▸ Text excerpt:
※
Alternate Tonnage Threshold for Oil Spill Response Vessels

Action

Final Rule; Interpretation.

Summary

The Coast Guard is establishing an alternate size threshold based on the measurement system established under the International Convention on Tonnage Measurement of Ships, 1969, for oil spill response vessels, which are properly certificated under 46 CFR chapter I, subchapter L. The present size threshold of 500 gross register tons is based on the U.S. regulatory measurement system. This final rule provides an alternative for owners and operators of offshore supply vessels that may result in an increase in oil spill response capacity and capability. This final rule adopts, without change, the interim rule amending 46 CFR part 126 published in the Federal Register on Monday, December 12, 2011.

Unified Agenda

Alternate Tonnage Threshold For Oil Spill Response Vessels

2 actions from December 12th, 2011 to February 10th, 2012

  • December 12th, 2011
  • February 10th, 2012
    • Interim Final Rule Comment Period End
 

Table of Contents Back to Top

DATES: Back to Top

This final rule is effective June 29, 2012.
※
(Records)
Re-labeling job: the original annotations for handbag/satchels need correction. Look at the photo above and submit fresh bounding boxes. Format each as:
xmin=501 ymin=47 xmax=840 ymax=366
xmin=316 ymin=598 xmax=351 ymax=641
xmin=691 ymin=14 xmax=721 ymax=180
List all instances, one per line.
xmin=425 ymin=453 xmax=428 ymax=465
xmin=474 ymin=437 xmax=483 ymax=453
※
▸ Jobs:
- a) Reproduce the oil spill response vessel rule text in full, word for word.
- b) Recast every line of the entries as a Markdown table with the columns "Row" and "Line," numbering each row and omitting blank lines.

▸ Answers:
- a)
Alternate Tonnage Threshold for Oil Spill Response Vessels

Action

Final Rule; Interpretation.

Summary

The Coast Guard is establishing an alternate size threshold based on the measurement system established under the International Convention on Tonnage Measurement of Ships, 1969, for oil spill response vessels, which are properly certificated under 46 CFR chapter I, subchapter L. The present size threshold of 500 gross register tons is based on the U.S. regulatory measurement system. This final rule provides an alternative for owners and operators of offshore supply vessels that may result in an increase in oil spill response capacity and capability. This final rule adopts, without change, the interim rule amending 46 CFR part 126 published in the Federal Register on Monday, December 12, 2011.

Unified Agenda

Alternate Tonnage Threshold For Oil Spill Response Vessels

2 actions from December 12th, 2011 to February 10th, 2012

  • December 12th, 2011
  • February 10th, 2012
    • Interim Final Rule Comment Period End
 

Table of Contents Back to Top

DATES: Back to Top

This final rule is effective June 29, 2012.

- b)
| Row | Line |
|---|---|
| 1 | Re-labeling job: the original annotations for handbag/satchels need correction. Look at the photo above and submit fresh bounding boxes. Format each as: |
| 2 | xmin=501 ymin=47 xmax=840 ymax=366 |
| 3 | xmin=316 ymin=598 xmax=351 ymax=641 |
| 4 | xmin=691 ymin=14 xmax=721 ymax=180 |
| 5 | List all instances, one per line. |
| 6 | xmin=425 ymin=453 xmax=428 ymax=465 |
| 7 | xmin=474 ymin=437 xmax=483 ymax=453 |